[SPARK-26161][SQL] Ignore empty files in load #23130

MaxGekk · 2018-11-24T17:54:52Z

What changes were proposed in this pull request?

In the PR, I propose filtering out all empty files inside of FileSourceScanExec and exclude them from file splits. It should reduce overhead of opening and reading files without any data, and as consequence datasources will not produce empty partitions for such files.

How was this patch tested?

Added a test which creates an empty and non-empty files. If empty files are ignored in load, Text datasource in the wholetext mode must create only one partition for non-empty file.

MaxGekk · 2018-11-24T17:58:37Z

@cloud-fan @HyukjinKwon Please, take a look at the PR.

SparkQA · 2018-11-24T21:29:39Z

Test build #99227 has finished for PR 23130 at commit b200a50.

This patch passes all tests.
This patch merges cleanly.
This patch adds no public classes.

sql/core/src/test/scala/org/apache/spark/sql/sources/SaveLoadSuite.scala

SparkQA · 2018-11-25T18:54:47Z

Test build #99239 has finished for PR 23130 at commit e7871f3.

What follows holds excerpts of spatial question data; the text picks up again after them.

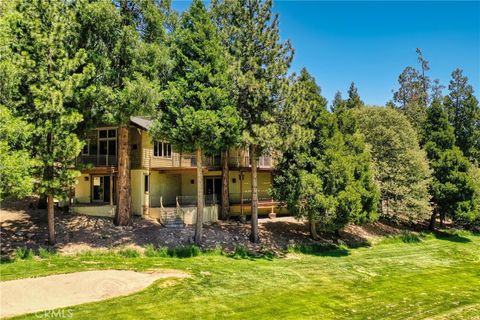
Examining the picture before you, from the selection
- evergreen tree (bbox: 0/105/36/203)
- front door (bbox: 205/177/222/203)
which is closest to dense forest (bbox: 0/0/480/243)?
evergreen tree (bbox: 0/105/36/203)

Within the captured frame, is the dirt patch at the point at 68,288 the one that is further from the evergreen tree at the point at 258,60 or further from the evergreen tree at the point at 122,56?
the evergreen tree at the point at 258,60

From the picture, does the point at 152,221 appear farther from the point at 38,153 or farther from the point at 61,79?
the point at 61,79

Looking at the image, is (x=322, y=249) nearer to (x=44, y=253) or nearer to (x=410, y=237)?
(x=410, y=237)

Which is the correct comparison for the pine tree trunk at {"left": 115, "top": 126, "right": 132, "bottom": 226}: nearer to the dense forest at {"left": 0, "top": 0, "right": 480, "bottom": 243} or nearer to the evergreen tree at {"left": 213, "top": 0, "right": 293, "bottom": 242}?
the dense forest at {"left": 0, "top": 0, "right": 480, "bottom": 243}

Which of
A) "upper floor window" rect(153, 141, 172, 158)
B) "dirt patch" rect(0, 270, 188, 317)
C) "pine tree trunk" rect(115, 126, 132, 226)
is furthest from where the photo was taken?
"upper floor window" rect(153, 141, 172, 158)

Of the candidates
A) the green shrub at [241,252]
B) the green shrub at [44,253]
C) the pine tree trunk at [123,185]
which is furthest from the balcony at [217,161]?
the green shrub at [44,253]

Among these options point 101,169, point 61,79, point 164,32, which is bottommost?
point 101,169

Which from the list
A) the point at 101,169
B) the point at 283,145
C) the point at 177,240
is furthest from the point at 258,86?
the point at 101,169

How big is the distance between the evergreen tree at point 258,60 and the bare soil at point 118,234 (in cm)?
575

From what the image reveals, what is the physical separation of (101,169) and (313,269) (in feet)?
48.9

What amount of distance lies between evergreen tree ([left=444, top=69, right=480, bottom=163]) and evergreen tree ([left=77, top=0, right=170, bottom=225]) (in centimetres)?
3458

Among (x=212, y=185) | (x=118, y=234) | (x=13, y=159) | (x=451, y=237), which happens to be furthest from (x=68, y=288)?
(x=451, y=237)

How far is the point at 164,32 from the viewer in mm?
21469

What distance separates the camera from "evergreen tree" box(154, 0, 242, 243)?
762 inches
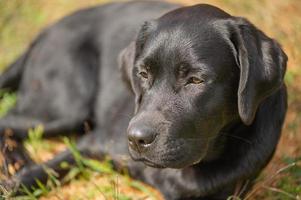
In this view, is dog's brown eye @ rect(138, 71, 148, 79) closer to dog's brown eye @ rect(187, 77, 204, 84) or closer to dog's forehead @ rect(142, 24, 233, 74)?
dog's forehead @ rect(142, 24, 233, 74)

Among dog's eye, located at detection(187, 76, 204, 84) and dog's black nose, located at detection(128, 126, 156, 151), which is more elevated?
dog's eye, located at detection(187, 76, 204, 84)

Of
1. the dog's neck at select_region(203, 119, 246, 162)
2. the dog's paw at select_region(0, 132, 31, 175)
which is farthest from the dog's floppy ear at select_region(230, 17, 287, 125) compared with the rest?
the dog's paw at select_region(0, 132, 31, 175)

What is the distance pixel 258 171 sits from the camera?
3693mm

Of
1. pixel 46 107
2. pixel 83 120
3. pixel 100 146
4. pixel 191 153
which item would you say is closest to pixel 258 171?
pixel 191 153

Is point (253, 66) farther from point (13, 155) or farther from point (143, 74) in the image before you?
point (13, 155)

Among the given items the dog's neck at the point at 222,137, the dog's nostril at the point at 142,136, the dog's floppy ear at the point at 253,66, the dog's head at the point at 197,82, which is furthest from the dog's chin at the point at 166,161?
the dog's floppy ear at the point at 253,66

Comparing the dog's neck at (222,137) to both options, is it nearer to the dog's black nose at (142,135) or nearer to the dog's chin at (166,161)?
the dog's chin at (166,161)

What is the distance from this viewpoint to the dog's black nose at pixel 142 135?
3121 millimetres

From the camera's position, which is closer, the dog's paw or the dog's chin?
the dog's chin

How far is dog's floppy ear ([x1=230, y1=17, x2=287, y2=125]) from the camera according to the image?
10.7 ft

This patch passes all tests.
This patch merges cleanly.
This patch adds no public classes.

cloud-fan · 2018-11-26T02:54:32Z

The code change LGTM. There is a mistake in PR description: we updated FileSourceScanExec not DataSourceScanExec. Let's also mention that this fixed a behavior change introduced by #22938 mistakenly.

gatorsmile · 2018-11-26T06:37:48Z

sql/core/src/main/scala/org/apache/spark/sql/execution/DataSourceScanExec.scala

@@ -388,7 +388,7 @@ case class FileSourceScanExec(
    logInfo(s"Planning with ${bucketSpec.numBuckets} buckets")
    val filesGroupedToBuckets =
      selectedPartitions.flatMap { p =>
-        p.files.map { f =>
+        p.files.filter(_.getLen > 0).map { f =>


do the filtering inside the map?

Do we have a test case for this line?

do you mean changing filter...map... to flatMap? I don't have a strong preference about it.

The updated test cases and the new test case are for this change.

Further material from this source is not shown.